Exercise task: Copy out the data below verbatim, beginning with the line that contains "Is pixel 183" and continuing through the final line of the data, with both of those lines included.

Provided records:
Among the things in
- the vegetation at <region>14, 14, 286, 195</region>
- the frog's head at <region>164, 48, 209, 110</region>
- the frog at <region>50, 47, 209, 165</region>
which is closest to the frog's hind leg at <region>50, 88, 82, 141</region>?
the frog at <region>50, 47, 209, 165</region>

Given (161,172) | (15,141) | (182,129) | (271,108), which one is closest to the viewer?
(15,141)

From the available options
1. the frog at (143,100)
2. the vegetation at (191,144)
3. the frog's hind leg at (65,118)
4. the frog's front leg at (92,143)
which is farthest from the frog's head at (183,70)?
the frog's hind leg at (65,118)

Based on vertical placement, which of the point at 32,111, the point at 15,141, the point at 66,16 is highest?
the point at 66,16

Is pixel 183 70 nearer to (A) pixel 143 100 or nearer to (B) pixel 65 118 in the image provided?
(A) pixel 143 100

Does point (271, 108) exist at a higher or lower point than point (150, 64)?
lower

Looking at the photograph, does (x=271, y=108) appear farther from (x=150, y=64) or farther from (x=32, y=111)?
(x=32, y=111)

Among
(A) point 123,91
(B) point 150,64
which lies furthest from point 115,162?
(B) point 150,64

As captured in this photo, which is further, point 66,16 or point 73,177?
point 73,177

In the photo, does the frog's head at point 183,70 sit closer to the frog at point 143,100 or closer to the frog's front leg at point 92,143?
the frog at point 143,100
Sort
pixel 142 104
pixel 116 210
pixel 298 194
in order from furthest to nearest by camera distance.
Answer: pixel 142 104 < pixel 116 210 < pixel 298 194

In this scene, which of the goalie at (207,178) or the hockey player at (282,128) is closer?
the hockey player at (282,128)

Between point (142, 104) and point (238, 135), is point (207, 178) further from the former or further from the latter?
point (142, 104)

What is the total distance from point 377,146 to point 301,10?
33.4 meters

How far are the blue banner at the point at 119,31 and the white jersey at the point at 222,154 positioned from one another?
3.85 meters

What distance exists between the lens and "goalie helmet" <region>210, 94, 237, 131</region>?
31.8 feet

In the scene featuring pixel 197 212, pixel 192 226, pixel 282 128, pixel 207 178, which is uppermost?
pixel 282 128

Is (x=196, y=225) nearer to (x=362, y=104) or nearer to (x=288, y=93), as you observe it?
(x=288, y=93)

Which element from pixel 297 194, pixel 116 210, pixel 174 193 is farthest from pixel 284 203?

Correct output:
Is pixel 183 70 nearer to (A) pixel 143 100 or nearer to (B) pixel 65 118 in the image provided?
(A) pixel 143 100

Does point (271, 108) exist at a higher or lower point than point (150, 64)?
lower

Looking at the photograph, does (x=271, y=108) appear farther from (x=150, y=64) or farther from (x=32, y=111)?
(x=32, y=111)

Among
(A) point 123,91
(B) point 150,64
which lies furthest from point 115,162?
(B) point 150,64

As captured in this photo, which is further, point 66,16 or point 73,177?
point 73,177

In the photo, does the frog's head at point 183,70 sit closer to the frog at point 143,100 or closer to the frog's front leg at point 92,143?
the frog at point 143,100
Sort
pixel 142 104
pixel 116 210
pixel 298 194
in order from furthest to nearest by camera distance.
Answer: pixel 142 104 < pixel 116 210 < pixel 298 194

In this scene, which of the goalie at (207,178) or the hockey player at (282,128) is closer?
the hockey player at (282,128)

Between point (142, 104) and point (238, 135), is point (207, 178) further from the former or further from the latter?
point (142, 104)

What is the total distance from point 377,146 to point 301,10?
33.4 meters

How far are the blue banner at the point at 119,31 and the white jersey at the point at 222,154 positioned from one another?
3.85 meters

What distance exists between the lens and "goalie helmet" <region>210, 94, 237, 131</region>?
31.8 feet

In the scene featuring pixel 197 212, pixel 192 226, pixel 282 128, pixel 207 178, which is uppermost?
pixel 282 128

Is (x=196, y=225) nearer to (x=362, y=104) or nearer to (x=288, y=93), as you observe it?
(x=288, y=93)

Which element from pixel 297 194, pixel 116 210, pixel 174 193 is farthest from pixel 284 203?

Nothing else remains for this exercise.